## AUFGABENSTELLUNG
Bitte geben Sie aus dem Text zur Antwort der EU auf den Anschlag auf Nawalny den Abschnitt von „Noch ist Europa“ bis einschließlich „spüren zu lassen.“ wortgetreu wieder.

## VORGEGEBENER TEXT

+++++

Was nun folgen muss, ist eine starke und schnelle Antwort der EU. Tagelanges Lavieren wie bei den Wahlen in Belarus darf sich nicht noch einmal wiederholen. Eine Strategie mit klarem Kompass fehlt bisher und wird doch dringend benötigt. Der Anschlag auf Nawalny kann als Fanal dienen und muss zu einer gemeinsamen europäischen Außenpolitik führen, die muss über das reine Bedauern und diplomatische Kritik deutlich hinausgehen. Worte sind in Russland nur Schall und Rauch, sie werden als Schwäche wahrgenommen.
Noch ist Europa Russlands wichtigste Bezugsgröße, sowohl als wirtschaftlicher und politischer Partner als auch durch die engen kulturellen Bindungen. Diesen Einfluss kann und muss die Europäische Union endlich konsequent nutzen, um die russische Regierung konkrete Konsequenzen für ihr verantwortungsloses Handeln spüren zu lassen.
Zunächst muss die Bundesregierung Nawalny politisches Asyl gewähren – sein Leben ist in Russland nach dem Giftanschlag nicht mehr sicher. Die dafür Verantwortlichen sollten von den EU-Mitgliedern gezielt ins Visier genommen werden, allen voran die zahlreichen halbstaatlichen Profiteure der russischen Regierungspolitik. Ihnen muss die Einreise in die EU durch Visaverbote verwehrt werden. Ziehen alle europäischen Staaten an einem Strang, können auch deren Vermögen konfisziert und illegale Waffen- und Geldwäscheströme nach Europa konsequent verfolgt werden. Diese Maßnahmen treffen die Personen, die hauptverantwortlich sind für die jahrelangen Brüche mit allen internationalen Konventionen, während die breite Bevölkerung davon verschont bleibt. Große Teile der russischen Bevölkerung sind liberal eingestellt und unzufrieden mit der gegenwärtigen Regierungspolitik. Diese Menschen gilt es, durch zivile Projekte weiter zu unterstützen.

+++++

[Sammlungseinträge]
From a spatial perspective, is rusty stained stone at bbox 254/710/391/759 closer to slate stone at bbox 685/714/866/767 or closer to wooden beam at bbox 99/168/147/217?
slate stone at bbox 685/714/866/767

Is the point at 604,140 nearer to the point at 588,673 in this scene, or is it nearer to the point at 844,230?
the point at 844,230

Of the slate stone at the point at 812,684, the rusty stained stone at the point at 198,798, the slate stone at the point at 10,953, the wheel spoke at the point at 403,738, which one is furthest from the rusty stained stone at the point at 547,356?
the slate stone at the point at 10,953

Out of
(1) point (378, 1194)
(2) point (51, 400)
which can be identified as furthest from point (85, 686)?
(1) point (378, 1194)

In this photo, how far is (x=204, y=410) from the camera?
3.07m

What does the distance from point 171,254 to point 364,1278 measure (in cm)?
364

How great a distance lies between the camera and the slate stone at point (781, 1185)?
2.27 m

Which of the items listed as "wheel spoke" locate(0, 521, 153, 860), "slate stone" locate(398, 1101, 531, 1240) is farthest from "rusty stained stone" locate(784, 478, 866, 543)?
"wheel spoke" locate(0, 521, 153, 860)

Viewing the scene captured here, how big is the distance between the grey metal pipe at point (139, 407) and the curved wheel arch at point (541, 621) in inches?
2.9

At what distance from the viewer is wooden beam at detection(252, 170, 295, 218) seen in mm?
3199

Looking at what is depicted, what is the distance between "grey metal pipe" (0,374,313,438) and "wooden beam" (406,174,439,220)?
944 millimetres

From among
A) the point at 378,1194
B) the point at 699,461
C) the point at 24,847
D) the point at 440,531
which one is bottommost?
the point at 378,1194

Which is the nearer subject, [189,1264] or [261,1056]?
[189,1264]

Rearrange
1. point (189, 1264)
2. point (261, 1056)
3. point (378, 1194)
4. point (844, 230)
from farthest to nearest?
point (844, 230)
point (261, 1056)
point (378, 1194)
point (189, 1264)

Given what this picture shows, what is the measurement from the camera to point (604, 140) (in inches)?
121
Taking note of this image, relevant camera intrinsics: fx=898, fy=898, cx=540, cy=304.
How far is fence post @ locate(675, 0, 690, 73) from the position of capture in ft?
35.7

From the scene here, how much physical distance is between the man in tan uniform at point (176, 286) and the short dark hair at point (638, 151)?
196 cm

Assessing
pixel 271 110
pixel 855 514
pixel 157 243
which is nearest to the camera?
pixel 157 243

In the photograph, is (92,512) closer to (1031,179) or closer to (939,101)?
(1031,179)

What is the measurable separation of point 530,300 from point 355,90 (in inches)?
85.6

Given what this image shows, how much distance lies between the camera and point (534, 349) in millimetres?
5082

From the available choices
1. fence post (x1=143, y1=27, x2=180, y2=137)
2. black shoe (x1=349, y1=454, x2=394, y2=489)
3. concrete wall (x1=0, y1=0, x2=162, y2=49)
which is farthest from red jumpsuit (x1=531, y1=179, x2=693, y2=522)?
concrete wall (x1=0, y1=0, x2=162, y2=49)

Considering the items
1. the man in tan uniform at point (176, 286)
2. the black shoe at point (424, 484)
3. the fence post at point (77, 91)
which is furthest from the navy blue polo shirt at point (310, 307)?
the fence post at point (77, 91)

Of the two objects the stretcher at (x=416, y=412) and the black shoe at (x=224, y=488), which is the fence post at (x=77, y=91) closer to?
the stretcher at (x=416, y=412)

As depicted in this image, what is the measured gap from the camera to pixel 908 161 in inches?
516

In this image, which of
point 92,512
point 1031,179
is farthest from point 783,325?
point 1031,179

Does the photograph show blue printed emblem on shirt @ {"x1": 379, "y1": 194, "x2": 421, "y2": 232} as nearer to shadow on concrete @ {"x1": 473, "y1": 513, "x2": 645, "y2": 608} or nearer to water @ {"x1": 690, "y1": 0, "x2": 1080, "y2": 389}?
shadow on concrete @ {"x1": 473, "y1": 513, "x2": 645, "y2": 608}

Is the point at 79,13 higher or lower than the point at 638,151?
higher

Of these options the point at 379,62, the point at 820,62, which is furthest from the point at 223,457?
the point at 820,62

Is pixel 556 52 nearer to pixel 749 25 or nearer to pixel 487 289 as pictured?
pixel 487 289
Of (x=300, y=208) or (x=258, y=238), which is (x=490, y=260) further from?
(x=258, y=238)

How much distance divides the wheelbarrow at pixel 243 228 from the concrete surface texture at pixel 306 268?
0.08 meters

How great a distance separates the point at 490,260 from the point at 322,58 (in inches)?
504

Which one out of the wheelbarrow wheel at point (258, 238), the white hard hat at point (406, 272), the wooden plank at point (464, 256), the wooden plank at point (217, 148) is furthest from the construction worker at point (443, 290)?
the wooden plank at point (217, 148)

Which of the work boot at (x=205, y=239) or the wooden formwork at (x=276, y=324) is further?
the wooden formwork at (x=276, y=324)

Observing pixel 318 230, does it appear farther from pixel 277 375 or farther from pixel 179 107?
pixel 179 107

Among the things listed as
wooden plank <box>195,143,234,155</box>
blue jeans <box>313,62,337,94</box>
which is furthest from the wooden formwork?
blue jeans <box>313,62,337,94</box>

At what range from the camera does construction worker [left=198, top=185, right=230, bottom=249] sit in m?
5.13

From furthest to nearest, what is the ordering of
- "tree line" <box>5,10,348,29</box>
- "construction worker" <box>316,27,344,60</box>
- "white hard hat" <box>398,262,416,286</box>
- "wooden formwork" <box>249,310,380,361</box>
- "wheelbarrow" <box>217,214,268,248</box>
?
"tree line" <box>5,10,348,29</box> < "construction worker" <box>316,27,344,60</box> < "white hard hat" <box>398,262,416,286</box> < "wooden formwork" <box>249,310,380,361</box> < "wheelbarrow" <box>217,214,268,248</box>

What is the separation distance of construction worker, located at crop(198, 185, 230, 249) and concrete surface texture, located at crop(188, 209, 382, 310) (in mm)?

+++++

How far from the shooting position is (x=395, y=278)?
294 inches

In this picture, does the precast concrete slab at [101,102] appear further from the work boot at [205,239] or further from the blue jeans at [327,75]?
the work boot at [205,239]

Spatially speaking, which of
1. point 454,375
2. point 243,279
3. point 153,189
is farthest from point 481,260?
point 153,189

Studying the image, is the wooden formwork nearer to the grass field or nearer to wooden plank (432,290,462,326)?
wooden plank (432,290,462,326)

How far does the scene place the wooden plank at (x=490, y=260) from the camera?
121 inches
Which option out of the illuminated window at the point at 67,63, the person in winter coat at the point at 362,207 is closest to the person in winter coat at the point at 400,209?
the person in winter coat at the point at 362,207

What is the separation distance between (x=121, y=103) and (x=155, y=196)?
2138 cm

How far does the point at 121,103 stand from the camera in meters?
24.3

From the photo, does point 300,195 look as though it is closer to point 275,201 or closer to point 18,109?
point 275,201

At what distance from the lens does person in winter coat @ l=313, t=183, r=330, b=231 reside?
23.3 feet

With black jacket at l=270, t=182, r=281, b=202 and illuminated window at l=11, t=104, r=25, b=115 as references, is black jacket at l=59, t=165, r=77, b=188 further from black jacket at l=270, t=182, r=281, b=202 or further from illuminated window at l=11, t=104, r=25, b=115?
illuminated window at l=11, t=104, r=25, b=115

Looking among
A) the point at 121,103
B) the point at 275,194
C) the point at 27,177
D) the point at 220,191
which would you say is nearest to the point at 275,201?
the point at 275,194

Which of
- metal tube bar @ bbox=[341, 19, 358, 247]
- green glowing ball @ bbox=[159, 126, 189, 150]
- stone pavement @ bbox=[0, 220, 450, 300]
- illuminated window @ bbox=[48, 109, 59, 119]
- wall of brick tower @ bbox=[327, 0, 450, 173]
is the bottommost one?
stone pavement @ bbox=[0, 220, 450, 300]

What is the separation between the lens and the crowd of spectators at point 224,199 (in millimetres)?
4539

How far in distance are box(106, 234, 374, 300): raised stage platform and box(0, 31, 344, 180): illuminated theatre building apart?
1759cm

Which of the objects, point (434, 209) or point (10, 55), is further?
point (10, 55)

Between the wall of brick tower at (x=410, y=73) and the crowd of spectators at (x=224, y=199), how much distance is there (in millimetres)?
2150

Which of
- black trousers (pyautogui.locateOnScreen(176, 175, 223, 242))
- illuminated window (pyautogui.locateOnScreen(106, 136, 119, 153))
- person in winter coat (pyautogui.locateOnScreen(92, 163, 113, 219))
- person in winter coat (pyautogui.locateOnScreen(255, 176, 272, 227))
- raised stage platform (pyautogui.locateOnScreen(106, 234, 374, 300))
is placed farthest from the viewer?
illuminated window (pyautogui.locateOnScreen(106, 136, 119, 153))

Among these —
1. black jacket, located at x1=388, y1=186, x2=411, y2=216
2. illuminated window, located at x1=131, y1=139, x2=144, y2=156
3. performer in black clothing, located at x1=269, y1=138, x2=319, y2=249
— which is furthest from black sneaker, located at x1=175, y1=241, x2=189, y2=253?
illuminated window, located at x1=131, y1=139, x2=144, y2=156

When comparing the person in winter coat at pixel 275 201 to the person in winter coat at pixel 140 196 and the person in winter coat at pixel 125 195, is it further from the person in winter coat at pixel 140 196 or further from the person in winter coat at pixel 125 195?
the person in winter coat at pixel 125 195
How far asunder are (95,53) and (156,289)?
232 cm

+++++

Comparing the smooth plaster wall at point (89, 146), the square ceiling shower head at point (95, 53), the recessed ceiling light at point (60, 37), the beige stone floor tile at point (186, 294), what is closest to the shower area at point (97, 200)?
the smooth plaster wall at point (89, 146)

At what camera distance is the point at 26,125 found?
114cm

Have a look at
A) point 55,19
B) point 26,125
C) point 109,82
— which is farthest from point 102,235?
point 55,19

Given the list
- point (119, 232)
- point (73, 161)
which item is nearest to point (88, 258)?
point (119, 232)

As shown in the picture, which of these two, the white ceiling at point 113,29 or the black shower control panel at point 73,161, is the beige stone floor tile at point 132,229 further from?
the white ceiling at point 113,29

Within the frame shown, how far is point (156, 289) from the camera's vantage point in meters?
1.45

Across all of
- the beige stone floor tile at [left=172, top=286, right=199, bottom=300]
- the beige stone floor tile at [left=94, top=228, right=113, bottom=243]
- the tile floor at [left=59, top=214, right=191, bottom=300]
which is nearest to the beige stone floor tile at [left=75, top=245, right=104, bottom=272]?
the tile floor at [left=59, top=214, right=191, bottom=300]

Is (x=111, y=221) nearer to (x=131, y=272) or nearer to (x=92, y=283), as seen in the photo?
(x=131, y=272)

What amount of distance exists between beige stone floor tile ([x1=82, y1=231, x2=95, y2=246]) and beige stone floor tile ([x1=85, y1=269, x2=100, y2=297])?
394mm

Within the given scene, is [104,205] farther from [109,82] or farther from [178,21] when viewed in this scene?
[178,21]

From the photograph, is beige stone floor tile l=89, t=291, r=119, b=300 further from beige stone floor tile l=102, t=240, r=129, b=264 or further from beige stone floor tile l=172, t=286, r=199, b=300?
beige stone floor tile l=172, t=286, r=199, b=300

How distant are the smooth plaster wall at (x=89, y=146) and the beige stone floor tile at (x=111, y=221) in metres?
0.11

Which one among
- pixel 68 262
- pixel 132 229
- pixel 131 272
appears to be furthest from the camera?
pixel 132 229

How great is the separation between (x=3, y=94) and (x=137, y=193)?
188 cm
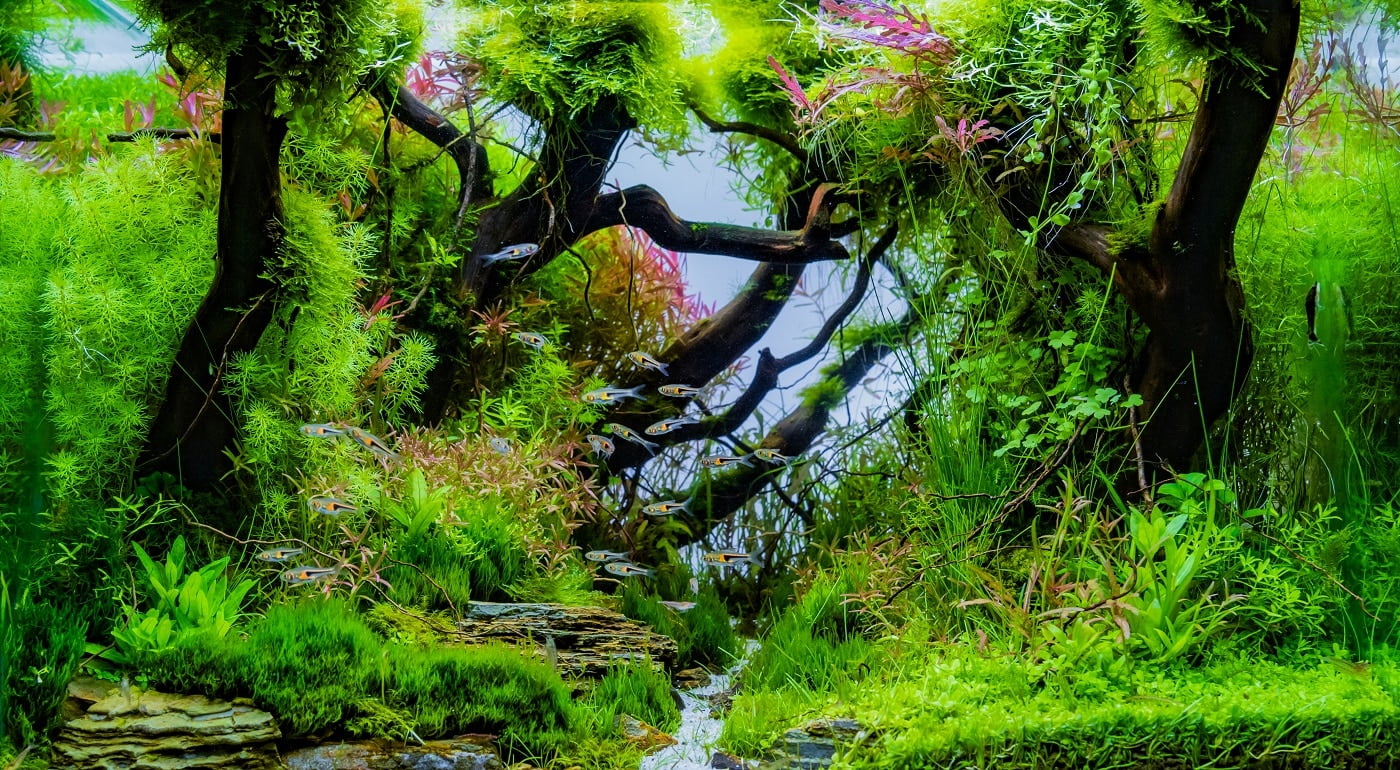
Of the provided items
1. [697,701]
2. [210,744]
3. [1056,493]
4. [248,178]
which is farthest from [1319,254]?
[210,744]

+++++

## SCHRIFTLICHE ANTWORT
Noch ist Europa Russlands wichtigste Bezugsgröße, sowohl als wirtschaftlicher und politischer Partner als auch durch die engen kulturellen Bindungen. Diesen Einfluss kann und muss die Europäische Union endlich konsequent nutzen, um die russische Regierung konkrete Konsequenzen für ihr verantwortungsloses Handeln spüren zu lassen.